[[ Raw data, beginning ]]
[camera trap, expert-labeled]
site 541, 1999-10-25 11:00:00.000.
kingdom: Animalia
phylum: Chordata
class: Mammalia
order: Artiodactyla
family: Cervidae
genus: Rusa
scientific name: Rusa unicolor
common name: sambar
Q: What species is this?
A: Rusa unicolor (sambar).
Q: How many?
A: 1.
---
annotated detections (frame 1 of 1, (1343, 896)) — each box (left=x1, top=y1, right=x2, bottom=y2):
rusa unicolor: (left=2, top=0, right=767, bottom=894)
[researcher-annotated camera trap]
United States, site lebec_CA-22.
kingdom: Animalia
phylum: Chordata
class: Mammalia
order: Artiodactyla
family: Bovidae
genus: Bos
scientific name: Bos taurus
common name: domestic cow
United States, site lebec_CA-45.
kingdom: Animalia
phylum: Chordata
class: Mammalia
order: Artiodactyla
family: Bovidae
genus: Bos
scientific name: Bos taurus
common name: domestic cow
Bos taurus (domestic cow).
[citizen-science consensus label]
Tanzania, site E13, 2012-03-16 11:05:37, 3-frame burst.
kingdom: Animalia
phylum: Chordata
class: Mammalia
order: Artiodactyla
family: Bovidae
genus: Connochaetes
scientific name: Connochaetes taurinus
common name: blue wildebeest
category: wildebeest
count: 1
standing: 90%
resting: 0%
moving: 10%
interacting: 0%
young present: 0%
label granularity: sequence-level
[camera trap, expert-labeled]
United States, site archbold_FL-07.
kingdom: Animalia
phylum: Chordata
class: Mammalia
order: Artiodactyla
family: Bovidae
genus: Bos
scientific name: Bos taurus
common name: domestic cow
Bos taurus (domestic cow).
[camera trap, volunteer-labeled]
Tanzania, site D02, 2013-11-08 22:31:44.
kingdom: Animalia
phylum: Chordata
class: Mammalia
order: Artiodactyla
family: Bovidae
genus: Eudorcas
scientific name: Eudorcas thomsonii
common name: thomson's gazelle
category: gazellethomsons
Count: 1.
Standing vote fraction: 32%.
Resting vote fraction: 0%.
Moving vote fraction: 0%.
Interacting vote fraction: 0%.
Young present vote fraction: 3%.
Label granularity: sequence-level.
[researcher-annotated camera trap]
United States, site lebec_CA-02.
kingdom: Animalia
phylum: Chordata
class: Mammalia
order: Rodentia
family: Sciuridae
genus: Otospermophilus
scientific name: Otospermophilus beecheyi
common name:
[[ Raw data, end ]]
What to produce> If a line of the data above contains "sequence", copy it out.

Output>
label granularity: sequence-level
Label granularity: sequence-level.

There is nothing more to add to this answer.